Group Media & Photos

Gin'ushisha (Silver Rain Poetry Society). Hilo, Hawaii Island, 1925. Row 1 (l-r): David (Shugaku) Marutani (1st), Tadasuke (Koryu) Nakabayashi (2nd). Row 2, middle: Minoru (Koran) Murakami. Row 3: Otokichi (Muin) Ozaki (1st), Eikichi (Seiyu) Ochiai (2nd), Haruto (Fuyo) Saito (3rd, patterned tie). Row 4: Zenichi (Kenpu) Kawazoe (center, bow tie). JCCH/Otokichi Ozaki Archival Collection.
Internment Locations
Arrested: May 1944
Honouliuli Internment Camp, Oahu Island
Paroled: June 1944
John Tadasuke Nakabayashi, who wrote under the name Koryu, was a member of one of the many dynamic Japanese poetry societies that gave Hawaii Island the name "Poetry Island" in the years before the war.

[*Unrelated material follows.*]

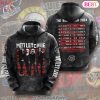 Personalized Inter Milan Champions 2024 Hoodie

With the internment of so many Big Island poets, like Rentaro Shito Degawa, Shoichi Gessho Koide, David Shugaku Marutani, Minoru Koran Murakami, Eikichi Seiyu Ochiai, Otokichi Muin Ozaki, Haruto Fuyo Saito, and Shigezo Kasetsu Shigekane, the Hilo societies fell silent, although many of the interned members continued to write throughout their captivity.